Which lines run from the one containing "In the image, does" to the end of the entries? Quote them exactly, and nothing else.

-*-*-

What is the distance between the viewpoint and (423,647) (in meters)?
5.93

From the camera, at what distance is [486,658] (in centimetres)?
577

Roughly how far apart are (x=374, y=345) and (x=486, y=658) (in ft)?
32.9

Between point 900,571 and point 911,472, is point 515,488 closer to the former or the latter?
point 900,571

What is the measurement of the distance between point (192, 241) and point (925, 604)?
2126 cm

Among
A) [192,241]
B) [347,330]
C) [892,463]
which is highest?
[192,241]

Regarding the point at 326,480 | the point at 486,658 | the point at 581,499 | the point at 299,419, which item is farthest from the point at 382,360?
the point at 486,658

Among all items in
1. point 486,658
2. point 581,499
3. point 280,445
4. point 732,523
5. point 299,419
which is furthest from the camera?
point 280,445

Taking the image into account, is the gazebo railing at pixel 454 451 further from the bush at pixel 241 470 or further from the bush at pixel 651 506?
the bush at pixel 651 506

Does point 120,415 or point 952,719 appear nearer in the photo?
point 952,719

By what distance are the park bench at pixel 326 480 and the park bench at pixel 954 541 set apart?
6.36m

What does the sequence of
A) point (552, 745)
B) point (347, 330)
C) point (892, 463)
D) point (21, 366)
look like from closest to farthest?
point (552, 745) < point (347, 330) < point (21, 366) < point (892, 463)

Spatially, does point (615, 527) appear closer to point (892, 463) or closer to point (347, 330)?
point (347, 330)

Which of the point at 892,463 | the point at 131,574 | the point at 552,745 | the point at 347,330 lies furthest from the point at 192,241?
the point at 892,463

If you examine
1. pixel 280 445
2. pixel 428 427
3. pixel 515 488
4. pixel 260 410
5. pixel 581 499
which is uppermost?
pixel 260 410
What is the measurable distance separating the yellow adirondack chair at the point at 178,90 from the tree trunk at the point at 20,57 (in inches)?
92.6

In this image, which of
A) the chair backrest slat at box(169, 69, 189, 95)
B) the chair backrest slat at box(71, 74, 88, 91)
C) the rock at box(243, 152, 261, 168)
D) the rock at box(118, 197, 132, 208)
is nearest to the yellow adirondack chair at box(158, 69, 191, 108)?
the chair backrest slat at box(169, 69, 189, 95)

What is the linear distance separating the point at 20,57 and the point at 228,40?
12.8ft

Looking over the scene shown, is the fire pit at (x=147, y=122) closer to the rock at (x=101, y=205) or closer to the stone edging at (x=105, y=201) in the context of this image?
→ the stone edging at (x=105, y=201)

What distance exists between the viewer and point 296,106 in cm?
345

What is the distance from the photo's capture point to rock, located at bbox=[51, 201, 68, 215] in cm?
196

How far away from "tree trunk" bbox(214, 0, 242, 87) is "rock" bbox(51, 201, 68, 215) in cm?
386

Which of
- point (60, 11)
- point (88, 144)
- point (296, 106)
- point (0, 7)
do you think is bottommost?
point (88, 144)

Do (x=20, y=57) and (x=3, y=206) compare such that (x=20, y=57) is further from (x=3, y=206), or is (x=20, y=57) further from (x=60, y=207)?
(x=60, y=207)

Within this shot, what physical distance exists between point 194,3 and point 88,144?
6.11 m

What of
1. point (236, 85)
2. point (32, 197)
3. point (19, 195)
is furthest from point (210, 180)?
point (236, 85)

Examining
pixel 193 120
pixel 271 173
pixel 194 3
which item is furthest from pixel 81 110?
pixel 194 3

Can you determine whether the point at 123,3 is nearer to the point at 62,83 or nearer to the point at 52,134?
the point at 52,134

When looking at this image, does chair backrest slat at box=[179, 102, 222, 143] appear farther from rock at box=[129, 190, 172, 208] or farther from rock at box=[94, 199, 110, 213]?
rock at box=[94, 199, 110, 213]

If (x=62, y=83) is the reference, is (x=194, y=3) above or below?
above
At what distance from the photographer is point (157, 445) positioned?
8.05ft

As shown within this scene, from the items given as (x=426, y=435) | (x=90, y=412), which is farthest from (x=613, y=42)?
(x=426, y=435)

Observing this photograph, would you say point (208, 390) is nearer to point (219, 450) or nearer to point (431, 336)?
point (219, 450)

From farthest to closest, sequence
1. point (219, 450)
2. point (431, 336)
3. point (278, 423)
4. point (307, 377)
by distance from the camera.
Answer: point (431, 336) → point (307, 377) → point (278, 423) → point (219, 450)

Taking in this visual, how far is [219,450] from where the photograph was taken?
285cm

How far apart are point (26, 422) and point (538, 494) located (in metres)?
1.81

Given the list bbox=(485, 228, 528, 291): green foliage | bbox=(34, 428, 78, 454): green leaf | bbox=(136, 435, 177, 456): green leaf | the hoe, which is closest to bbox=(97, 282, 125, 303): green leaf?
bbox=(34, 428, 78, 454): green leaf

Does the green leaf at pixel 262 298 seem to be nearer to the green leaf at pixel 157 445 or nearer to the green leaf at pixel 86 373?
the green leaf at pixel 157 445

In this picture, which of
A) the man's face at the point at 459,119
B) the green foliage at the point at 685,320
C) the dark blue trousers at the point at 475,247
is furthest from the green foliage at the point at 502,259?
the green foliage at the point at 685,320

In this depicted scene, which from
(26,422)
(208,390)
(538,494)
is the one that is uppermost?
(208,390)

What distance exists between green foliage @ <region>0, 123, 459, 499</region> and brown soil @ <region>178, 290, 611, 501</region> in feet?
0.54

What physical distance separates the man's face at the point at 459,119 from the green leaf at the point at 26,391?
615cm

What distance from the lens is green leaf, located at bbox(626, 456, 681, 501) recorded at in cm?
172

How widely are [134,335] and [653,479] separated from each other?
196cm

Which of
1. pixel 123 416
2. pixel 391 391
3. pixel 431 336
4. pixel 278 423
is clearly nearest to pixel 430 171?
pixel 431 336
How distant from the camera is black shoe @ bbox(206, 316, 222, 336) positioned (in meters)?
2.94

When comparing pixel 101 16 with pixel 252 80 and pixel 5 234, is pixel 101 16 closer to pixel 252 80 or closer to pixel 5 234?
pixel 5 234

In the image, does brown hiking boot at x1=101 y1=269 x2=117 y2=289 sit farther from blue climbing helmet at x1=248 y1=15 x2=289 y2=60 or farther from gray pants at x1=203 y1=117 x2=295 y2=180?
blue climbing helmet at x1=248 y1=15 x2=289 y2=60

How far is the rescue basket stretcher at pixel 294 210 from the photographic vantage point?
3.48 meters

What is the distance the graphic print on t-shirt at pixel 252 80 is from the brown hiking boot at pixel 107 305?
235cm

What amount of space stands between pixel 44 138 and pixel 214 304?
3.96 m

-*-*-

= Complete answer =
In the image, does brown hiking boot at x1=101 y1=269 x2=117 y2=289 sit farther from blue climbing helmet at x1=248 y1=15 x2=289 y2=60 or farther from gray pants at x1=203 y1=117 x2=295 y2=180?
blue climbing helmet at x1=248 y1=15 x2=289 y2=60

How far is the rescue basket stretcher at pixel 294 210 from the photographic vantage point?
3.48 meters

What is the distance the graphic print on t-shirt at pixel 252 80 is from the brown hiking boot at pixel 107 305?
235cm

What amount of space stands between pixel 44 138 and pixel 214 304?
3.96 m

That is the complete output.